I freeze, not knowing what to do with my hands and not wanting to make her uncomfortable but I wrap them around her and she lets out a startled sob. I don't think she's cried ever since she's felt like this, she seems to be letting out a whole course of emotions right now.

"Naddy, I want you to speak to me." I tell her, pulling her head out of my neck and holding her head in my hands.

If anyone was to look right now it would seem so suspicious, but I force that thought to the back of my head.

"I-" she begins, but another sob comes out so she just shakes her head, telling me she can't do it, her eyes darting around the arena.

"You can. Ignore everyone else. It's just me and you in here. Talk to me, please." I beg her. I don't care if I'm being soft, it's better than her keeping every thought that goes through her pretty little head.

"Why won't they work, Corey?" She whispers, looking down to her legs as a single tear slips out.

"That's not a question I have the answer to. But we will find you the answers soon enough. You've got me, Willem, your mum and dad on your side." I tell her, wiping my thumb underneath her eye to get rid of the rogue tear.

"Why are you being so nice to me?" She asks me as if she thinks she doesn't deserve it.

"I'm not being nice, I just believe you and you don't know what it's like to be believed yet," I say, standing back up on my feet. "Why were you skating anyway? You know it's not safe to skate when you're stressed."

"There is nothing more painful than waiting around for something that I know will never happen, but it's even harder to give up the only thing I've ever wanted." She sticks her hand out, silently asking me to pull her up from the ice.

"What do you mean?" I query, looking around to make sure everyone isn't still looking here after the whole outburst earlier.

"Didn't you hear? Mark gave my spot to someone else and nobody but me gives a shit." She says, swaying on her legs slightly so I grab her hips on reflex.

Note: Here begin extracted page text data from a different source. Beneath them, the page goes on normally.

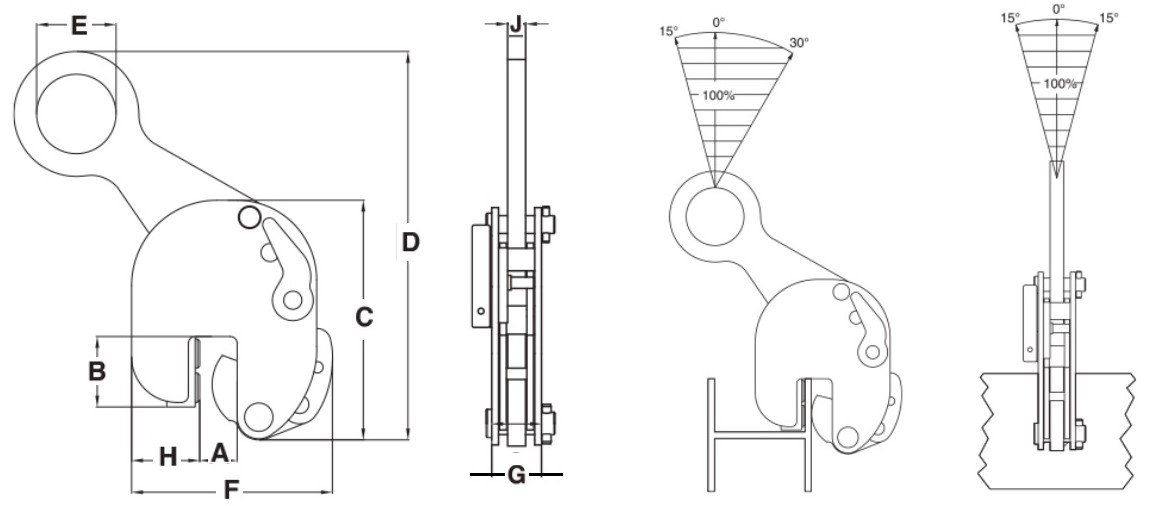 E
D
C
B
H
A
F
J
G
15°
0°
30°
100%
15°
0°
15°
100%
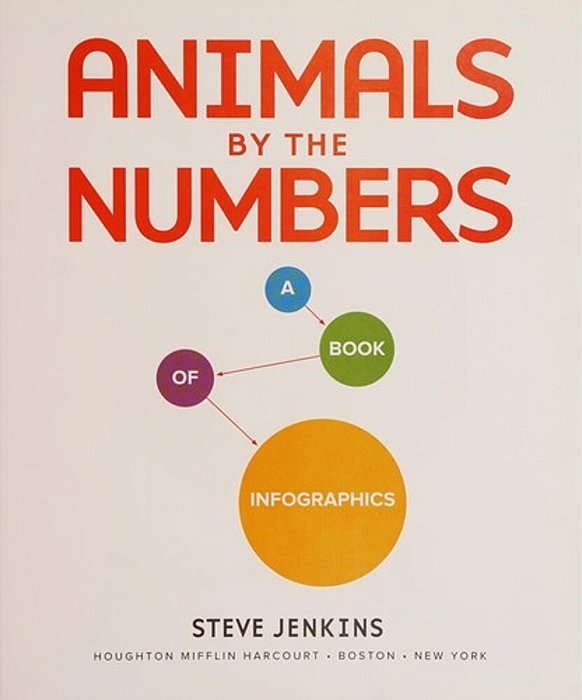 ANIMALS
BY THE
NUMBERS

A
BOOK
OF
INFOGRAPHICS

STEVE JENKINS

HOUGHTON MIFFLIN HARCOURT • BOSTON • NEW YORK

"I did hear about that, yes, are you drunk?" I ask her, I know she's not but I have to make sure.

"You know nothing so don't pretend to care now, Corey." She spits, adjusting herself so she can get out my grip on her waist.

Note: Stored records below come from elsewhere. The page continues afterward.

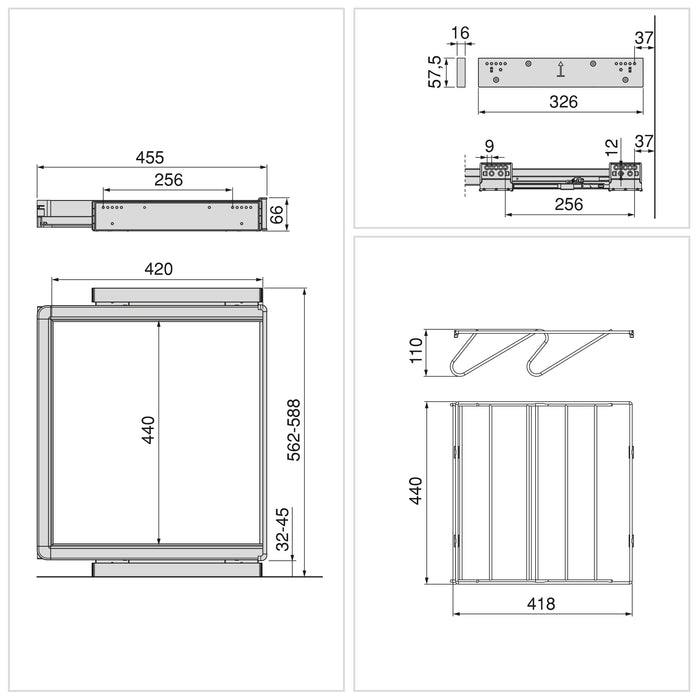 455
256
66
420
440
562-588
32-45
16
57,5
37
326
9
12
37
256
110
440
418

Pain has changed her; it's made her into someone who overthinks and doesn't trust people so she ends up shutting them out, shutting me out.

Did she forget about our today, tomorrow, forever promise?

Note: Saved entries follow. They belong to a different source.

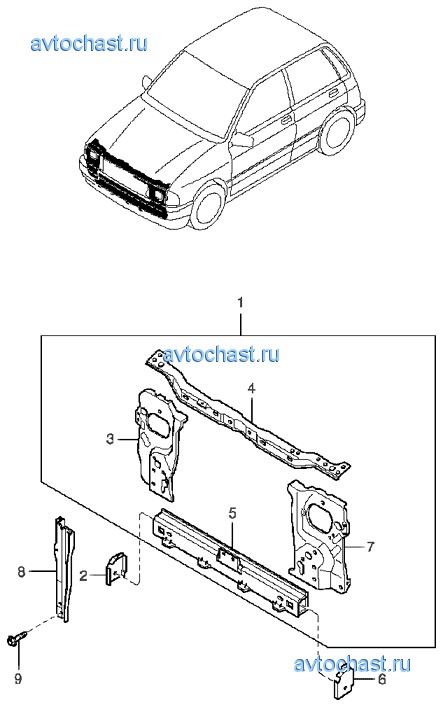 avtochast.ru

1

avtochast.ru

4

3

5

7

8

2

9

avtochast.ru

6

"Come on," I hold my hands out and she looks at them suspiciously. "Collapse into me just this once, I'll make sure you'll never have to fall again."

"Where are we going?" She asks me as she takes my hands, but I don't say anything and just drag her along the ice with me.

I wish I put my skates on now but she seems to be having just as much fun going at this pace. I walk around the ice backwards and she glides following me. By doing this, she doesn't have to move her legs and just focus on standing up and holding onto me.

I hope it's helping to take her mind off her thoughts, and hopefully even the pain slightly. The girl's face is very unreadable sometimes. I let go of one of her hands and twist her so that she does a spin.

A massive grin takes over her face, and I'll be damned if it wasn't the most beautiful thing I've ever seen.

I catch her after the spin as she loses balance a little but neither of us make a move to scramble away from each other.

I stare into the stars in her eyes and see her for all she is because stars are better when broken, right?